GIVEN REQUEST: Using the entries below, return word for word the lines from the one containing "Focusing on (x=1278, y=419)" up to and including the last.

THE RECORDS:
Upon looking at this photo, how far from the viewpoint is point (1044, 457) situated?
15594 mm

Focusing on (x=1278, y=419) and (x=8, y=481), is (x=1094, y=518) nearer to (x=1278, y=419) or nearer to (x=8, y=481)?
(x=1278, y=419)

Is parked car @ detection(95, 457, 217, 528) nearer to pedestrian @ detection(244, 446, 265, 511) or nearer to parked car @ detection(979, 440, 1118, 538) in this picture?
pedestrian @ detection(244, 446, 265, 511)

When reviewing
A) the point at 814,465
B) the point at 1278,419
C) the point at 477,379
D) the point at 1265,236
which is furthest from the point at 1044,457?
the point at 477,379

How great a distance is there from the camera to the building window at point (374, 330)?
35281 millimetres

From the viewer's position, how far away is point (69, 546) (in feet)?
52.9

WRITTEN ANSWER:
Focusing on (x=1278, y=419) and (x=8, y=481), is (x=1094, y=518) nearer to (x=1278, y=419) or nearer to (x=8, y=481)?
(x=1278, y=419)

Is parked car @ detection(95, 457, 217, 528) nearer to pedestrian @ detection(244, 446, 265, 511) or nearer to parked car @ detection(979, 440, 1118, 538) in this picture?
pedestrian @ detection(244, 446, 265, 511)

When reviewing
A) the point at 814,465
B) the point at 1278,419
C) the point at 477,379
D) the point at 1265,236
which is furthest from the point at 1044,457?
the point at 477,379

How great a distance is there from the camera to the building window at point (374, 330)?
35281 millimetres

From the viewer's position, how far away is point (69, 546) (in feet)?
52.9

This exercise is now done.